Stories about couples infidelity told by a famous film director, a bestselling author, or a neighbor are infinite. What makes a person behave this way? Who’s to blame? We often ask these questions when we hear about another betrayal.
We gathered psychologists’ points of view and the results of scientific experiments that talk about the circumstances that increase the risk of infidelity. Read the article and you might have fewer questions about this topic.
1. Absence of emotional intimacy
The inability to have heart-to-heart conversations with a partner and the lack of support push both women and men to cheat. There’s a stereotype that the main motive for a man is sex. But in his book The Truth about Cheating, marriage counselor Gary Neuman says that 47% of his male clients who cheated talked about the absence of emotional intimacy.
The situation gets more difficult because men don’t like to show their feelings and women can miss the fact that her beloved needs support. She might notice it way later or even ignore it.
2. Influence of experience and society
If a person has already had experience with infidelity during their previous relationship, there is a huge probability that they will act the same with a new partner. It’s interesting that people around also influence one’s tendency toward infidelity. In one anonymous poll, more than 75% of men who committed adultery indicated that their friends also cheat on their wives.
3. Boring intimate relationship
The lack of bright new emotions in one’s sex life is the reason why 70% of men and 49% of women decide to cheat. It should be noted that the people who answered above also said that their relationships were happy in general: without any big scandals and other disappointing issues.

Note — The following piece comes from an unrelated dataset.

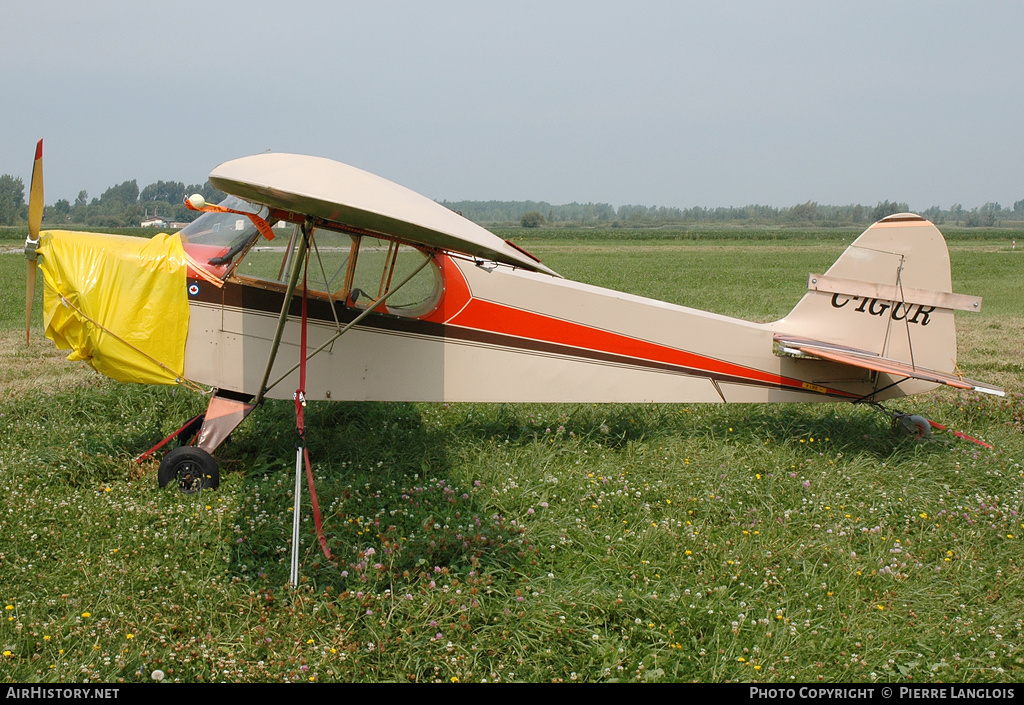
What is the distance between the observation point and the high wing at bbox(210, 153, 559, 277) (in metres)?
3.52

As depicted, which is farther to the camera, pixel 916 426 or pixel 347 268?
pixel 916 426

4. Vulnerability because of the quarter-life crisis
Everyone has a moment in life when we start summing up the overall results of the past years. Some people conclude that everything is just fine and others start experiencing the so-called quarter-life crisis and might become vulnerable to temptation. The research shows that it usually happens at the age of 29, 39, or 49 — just before the new decade.

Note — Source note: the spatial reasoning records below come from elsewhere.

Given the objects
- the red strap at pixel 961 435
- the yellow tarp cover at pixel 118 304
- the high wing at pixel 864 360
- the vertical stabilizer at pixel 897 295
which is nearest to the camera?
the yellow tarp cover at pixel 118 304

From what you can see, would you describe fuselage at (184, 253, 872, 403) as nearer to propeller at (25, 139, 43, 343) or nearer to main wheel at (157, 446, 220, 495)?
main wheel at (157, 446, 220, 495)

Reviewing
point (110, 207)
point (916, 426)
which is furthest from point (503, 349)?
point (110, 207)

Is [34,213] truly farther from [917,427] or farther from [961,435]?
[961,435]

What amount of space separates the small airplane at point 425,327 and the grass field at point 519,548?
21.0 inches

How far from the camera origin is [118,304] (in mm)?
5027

Of course it doesn’t mean that a good family man and a loving husband suddenly cheats as soon as he turns 39. One’s age is just an accompanying factor that can worsen other circumstances that make people cheat.
5. Excessive interest in social networks
In couples where one of the partners devotes too much time to Twitter or other social networks, the risk of infidelity rises. Because social network addicts can easily wake up earlier or go to bed later leaving their beloved all alone just to scroll their feeds.

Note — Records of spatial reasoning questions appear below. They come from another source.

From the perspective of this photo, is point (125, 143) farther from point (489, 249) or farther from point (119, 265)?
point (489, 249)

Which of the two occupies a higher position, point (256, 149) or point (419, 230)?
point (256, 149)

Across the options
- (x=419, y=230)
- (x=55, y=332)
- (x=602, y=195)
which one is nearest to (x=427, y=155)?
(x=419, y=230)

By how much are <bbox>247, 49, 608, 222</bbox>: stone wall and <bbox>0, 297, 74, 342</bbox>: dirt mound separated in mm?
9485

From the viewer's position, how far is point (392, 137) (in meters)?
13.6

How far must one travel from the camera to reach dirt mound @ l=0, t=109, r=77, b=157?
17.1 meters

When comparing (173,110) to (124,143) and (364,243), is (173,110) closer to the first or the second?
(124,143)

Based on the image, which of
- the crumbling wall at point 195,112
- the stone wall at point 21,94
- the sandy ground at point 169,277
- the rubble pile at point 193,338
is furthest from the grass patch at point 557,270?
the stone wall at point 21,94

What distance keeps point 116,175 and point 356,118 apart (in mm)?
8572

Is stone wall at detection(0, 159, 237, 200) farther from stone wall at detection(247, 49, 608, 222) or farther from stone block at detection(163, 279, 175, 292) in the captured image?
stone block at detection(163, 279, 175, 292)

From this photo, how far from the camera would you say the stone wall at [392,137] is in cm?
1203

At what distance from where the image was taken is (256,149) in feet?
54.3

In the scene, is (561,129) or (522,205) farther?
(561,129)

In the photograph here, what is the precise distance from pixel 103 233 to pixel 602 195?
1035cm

Virtual relationships can cause arguments and virtual communication can become real. Both factors create a favorable environment for adultery.
6. Work and business trips
According to one of the polls on this topic, more than 1/3 of cheating men are serious businessmen who used to cheat on their beloved women during business trips. And 13% of women have had an affair at work. The possibility of cheating at work rises during years 6-9 of marriage: these years are the most fragile and generally demand a lot of effort.
7. Lack of oxytocin
Oxytocin, also called the hug hormone (it rises when we hug and kiss), plays an important role in creating and keeping the trust in a relationship. Scientists think that the lack of this hormone can become a trigger when it comes to cheating.
In one experiment, several married men were injected with oxytocin, got acquainted with an attractive woman, and told they could get as close to her as they wanted. Participators that got a hormone dose insisted on a bigger distance between them and the woman than those who got a placebo.
8. I just can’t choose another way
There are people that can’t just imagine their life without the adrenaline buzz that accompanies cheating. Regardless of age, experience, and other criteria, these people cheat and justify themselves saying that they can’t behave in any other way.
Real reasons for this behavior vary and they can be hidden deep inside emotionally. The truth is, it’s very difficult, and almost impossible, for some people to be monogamous.
Specialists indicate that generally it’s the set of listed factors that becomes the reason for cheating, not just one of them. Besides, some couples don’t break up after that and try to save their marriage. And some marriages become even stronger.
What do you think? Is there any possible reason to forgive infidelity?